Problem to work on: Convert each row below into a JSON array of strings, with one string per line and blank lines omitted.
======== Record set ========
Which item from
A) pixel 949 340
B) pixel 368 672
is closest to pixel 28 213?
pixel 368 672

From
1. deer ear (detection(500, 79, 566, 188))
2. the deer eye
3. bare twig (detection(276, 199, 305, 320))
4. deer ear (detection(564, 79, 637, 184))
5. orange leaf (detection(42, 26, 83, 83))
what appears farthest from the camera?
========
Task solution:
[
  "Which item from",
  "A) pixel 949 340",
  "B) pixel 368 672",
  "is closest to pixel 28 213?",
  "pixel 368 672",
  "From",
  "1. deer ear (detection(500, 79, 566, 188))",
  "2. the deer eye",
  "3. bare twig (detection(276, 199, 305, 320))",
  "4. deer ear (detection(564, 79, 637, 184))",
  "5. orange leaf (detection(42, 26, 83, 83))",
  "what appears farthest from the camera?"
]